Die Aufforderung erscheint typischerweise, wenn:

  • Ihre vorherigen Verbindungsanfragen haben eine niedrige Annahmerate
  • Mehrere Personen haben Ihre Anfragen mit „Ich kenne diese Person nicht“ markiert.
  • Sie treten mit Personen außerhalb Ihres unmittelbaren Netzwerks in Kontakt, ohne dass ein gemeinsamer Kontext besteht.
  • Ihr Konto ist relativ neu und weist nur geringe Netzwerkaktivität auf.

Sobald LinkedIn diese Einschränkung für Ihr Konto anwendet, kann sie wochenlang bestehen bleiben – und wenn die Situation eskaliert, kann es zu vorübergehenden Sendebeschränkungen oder einer formellen Verwarnung kommen.

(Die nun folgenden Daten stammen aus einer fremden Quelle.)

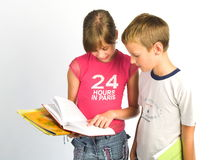 Portret van jong meisje en jongenslezingsboek Stock Foto's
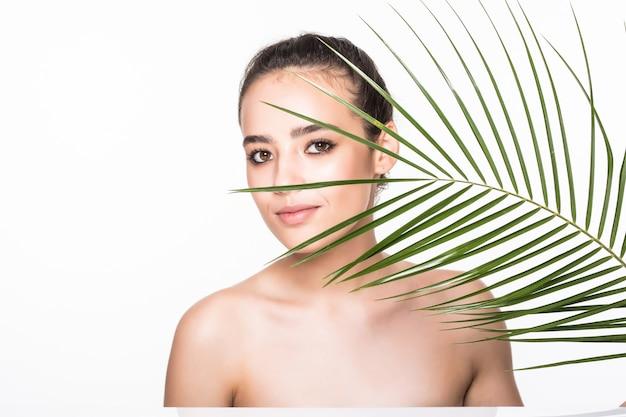 Jovem mulher bonita posando com folha de palmeira verde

Kann man die LinkedIn-E-Mail-Pflicht umgehen?

Das LinkedIn-System lässt sich nicht direkt umgehen – und der Versuch, dies durch inoffizielle Umgehungsmethoden zu tun, gefährdet Ihr Konto. Sie können jedoch die Bedingungen beseitigen, die die Anfrage überhaupt erst auslösen. Das bedeutet, Ihre Annahmequote zu verbessern, Kontext aufzubauen, bevor Sie sich vernetzen, und gezielt Personen anzusprechen, mit denen Sie bereits Gemeinsamkeiten haben.

Die folgenden Strategien sind allesamt plattformkompatibel und gehen der Ursache auf den Grund, nicht nur den Symptomen.

Wie kann man die Aufforderung „E-Mail-Adresse erforderlich“ auf LinkedIn vermeiden?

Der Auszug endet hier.